Beginning at the line containing "How far is the monkey's arm", output every line to the end of the data below exactly as it appears.

Stored rows =

———

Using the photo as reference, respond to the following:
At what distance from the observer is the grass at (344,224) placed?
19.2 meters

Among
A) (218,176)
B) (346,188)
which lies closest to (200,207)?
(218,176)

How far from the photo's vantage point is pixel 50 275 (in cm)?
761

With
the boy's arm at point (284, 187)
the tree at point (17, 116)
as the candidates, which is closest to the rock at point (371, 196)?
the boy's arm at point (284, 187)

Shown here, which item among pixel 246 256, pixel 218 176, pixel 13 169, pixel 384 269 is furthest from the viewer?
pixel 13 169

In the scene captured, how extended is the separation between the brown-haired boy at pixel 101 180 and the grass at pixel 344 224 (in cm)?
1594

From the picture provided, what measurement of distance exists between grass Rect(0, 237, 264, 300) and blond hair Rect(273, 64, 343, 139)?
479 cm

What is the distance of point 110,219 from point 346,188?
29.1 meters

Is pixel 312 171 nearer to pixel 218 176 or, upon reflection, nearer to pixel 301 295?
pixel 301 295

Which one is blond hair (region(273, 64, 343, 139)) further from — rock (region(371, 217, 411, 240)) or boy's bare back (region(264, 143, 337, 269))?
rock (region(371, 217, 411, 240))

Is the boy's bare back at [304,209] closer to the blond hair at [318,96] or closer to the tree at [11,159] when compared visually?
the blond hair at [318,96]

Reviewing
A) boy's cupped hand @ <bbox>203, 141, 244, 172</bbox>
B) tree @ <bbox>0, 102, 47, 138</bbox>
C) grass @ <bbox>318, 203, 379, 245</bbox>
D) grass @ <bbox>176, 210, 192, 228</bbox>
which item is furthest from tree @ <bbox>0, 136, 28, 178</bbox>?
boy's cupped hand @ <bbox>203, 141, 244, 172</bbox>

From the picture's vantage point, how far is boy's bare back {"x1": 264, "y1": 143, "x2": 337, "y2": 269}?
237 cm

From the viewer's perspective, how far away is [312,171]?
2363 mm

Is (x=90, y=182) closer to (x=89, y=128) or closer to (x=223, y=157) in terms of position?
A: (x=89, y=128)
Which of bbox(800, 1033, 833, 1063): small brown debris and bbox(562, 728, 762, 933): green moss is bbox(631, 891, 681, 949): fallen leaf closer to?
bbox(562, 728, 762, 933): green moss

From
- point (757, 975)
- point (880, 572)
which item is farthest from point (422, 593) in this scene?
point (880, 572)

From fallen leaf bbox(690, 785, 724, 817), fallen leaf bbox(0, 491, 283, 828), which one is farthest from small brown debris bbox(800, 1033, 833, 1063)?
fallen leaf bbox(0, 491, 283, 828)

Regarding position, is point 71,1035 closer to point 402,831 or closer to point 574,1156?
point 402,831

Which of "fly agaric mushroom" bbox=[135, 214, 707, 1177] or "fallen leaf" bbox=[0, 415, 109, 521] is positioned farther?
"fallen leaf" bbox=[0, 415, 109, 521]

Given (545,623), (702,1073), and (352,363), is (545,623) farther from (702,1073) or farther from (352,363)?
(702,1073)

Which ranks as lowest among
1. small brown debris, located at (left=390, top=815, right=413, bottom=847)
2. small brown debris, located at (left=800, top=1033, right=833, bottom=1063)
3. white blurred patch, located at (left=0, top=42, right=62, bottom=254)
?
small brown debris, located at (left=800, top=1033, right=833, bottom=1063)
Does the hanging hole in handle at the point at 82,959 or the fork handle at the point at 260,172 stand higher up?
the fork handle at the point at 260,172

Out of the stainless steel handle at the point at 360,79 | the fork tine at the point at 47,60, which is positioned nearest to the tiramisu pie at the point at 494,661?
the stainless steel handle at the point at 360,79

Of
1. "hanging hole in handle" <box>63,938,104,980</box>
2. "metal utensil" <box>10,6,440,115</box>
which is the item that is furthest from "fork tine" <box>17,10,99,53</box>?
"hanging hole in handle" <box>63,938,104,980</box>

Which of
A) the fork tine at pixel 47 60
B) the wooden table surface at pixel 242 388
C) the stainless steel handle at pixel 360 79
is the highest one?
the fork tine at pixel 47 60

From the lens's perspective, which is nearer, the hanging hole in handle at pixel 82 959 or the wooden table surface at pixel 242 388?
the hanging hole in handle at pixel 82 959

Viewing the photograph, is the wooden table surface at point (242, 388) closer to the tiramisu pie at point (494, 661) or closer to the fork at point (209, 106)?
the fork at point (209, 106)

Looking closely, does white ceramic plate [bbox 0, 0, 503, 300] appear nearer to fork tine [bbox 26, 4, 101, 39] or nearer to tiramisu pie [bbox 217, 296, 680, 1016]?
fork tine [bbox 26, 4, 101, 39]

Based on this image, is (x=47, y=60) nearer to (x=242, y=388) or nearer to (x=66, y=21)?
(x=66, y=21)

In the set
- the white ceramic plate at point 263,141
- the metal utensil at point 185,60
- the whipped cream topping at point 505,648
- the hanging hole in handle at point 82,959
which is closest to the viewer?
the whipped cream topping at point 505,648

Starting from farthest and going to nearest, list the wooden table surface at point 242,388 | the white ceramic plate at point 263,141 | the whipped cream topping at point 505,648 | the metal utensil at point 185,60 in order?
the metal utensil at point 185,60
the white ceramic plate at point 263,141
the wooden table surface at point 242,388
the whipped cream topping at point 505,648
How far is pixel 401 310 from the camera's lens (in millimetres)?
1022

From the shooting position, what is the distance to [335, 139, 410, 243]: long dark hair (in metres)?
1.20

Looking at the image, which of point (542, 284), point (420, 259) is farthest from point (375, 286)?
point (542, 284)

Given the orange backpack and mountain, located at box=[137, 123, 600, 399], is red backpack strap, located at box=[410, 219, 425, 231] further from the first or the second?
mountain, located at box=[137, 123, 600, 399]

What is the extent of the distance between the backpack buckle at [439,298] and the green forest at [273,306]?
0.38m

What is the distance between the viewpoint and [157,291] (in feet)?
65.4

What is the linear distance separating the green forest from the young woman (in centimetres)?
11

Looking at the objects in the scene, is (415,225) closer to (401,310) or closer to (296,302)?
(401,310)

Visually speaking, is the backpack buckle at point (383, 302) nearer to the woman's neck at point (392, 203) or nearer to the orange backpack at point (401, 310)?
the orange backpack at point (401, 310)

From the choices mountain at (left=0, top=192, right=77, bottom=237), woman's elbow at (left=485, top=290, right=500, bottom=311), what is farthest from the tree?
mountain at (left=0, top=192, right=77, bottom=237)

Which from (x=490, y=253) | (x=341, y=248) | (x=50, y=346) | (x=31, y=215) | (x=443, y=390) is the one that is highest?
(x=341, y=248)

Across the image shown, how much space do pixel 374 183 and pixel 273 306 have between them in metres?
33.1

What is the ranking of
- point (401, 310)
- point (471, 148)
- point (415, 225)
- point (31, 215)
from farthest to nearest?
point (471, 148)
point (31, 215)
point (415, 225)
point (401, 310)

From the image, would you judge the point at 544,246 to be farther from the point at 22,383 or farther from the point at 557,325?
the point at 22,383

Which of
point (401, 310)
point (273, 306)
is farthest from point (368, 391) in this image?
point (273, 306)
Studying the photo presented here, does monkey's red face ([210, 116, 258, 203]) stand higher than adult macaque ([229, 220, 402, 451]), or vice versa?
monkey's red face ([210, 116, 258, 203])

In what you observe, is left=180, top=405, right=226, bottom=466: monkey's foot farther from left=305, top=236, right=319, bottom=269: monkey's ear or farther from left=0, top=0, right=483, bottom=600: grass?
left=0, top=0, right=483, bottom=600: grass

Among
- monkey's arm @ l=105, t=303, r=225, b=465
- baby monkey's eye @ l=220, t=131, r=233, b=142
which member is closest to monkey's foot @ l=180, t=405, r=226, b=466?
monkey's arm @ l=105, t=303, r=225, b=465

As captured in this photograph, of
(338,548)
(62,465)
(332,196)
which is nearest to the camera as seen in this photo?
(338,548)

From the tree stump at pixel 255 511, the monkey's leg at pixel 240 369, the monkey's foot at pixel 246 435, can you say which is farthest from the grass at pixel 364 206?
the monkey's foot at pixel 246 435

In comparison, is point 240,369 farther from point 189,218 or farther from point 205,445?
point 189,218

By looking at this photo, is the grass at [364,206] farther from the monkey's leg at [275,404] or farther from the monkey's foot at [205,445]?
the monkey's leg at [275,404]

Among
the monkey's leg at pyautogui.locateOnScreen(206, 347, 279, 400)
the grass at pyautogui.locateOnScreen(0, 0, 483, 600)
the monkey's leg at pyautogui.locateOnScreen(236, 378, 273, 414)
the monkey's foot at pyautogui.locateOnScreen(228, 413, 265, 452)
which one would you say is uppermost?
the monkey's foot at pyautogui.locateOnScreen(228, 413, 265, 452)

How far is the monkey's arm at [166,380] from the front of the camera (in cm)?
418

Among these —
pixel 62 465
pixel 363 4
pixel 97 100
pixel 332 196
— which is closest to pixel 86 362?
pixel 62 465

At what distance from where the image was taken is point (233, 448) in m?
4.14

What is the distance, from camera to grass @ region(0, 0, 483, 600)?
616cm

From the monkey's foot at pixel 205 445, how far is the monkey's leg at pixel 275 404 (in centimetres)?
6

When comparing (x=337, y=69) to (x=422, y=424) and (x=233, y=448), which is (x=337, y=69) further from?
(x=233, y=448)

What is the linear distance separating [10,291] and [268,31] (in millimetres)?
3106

———

Solution =
How far is the monkey's arm at [166,380] from the front of the camera (in cm)?
418

Among these —
pixel 62 465
pixel 363 4
pixel 97 100
pixel 332 196
— which is closest to pixel 86 362?
pixel 62 465

At what distance from where the image was taken is point (233, 448) in m?
4.14

What is the distance, from camera to grass @ region(0, 0, 483, 600)?
616cm

From the monkey's foot at pixel 205 445, how far is the monkey's leg at pixel 275 404 (in centimetres)?
6

When comparing (x=337, y=69) to (x=422, y=424) and (x=233, y=448), which is (x=337, y=69) further from?
(x=233, y=448)

What is the linear distance separating [10,291] and [268,31] (in millimetres)?
3106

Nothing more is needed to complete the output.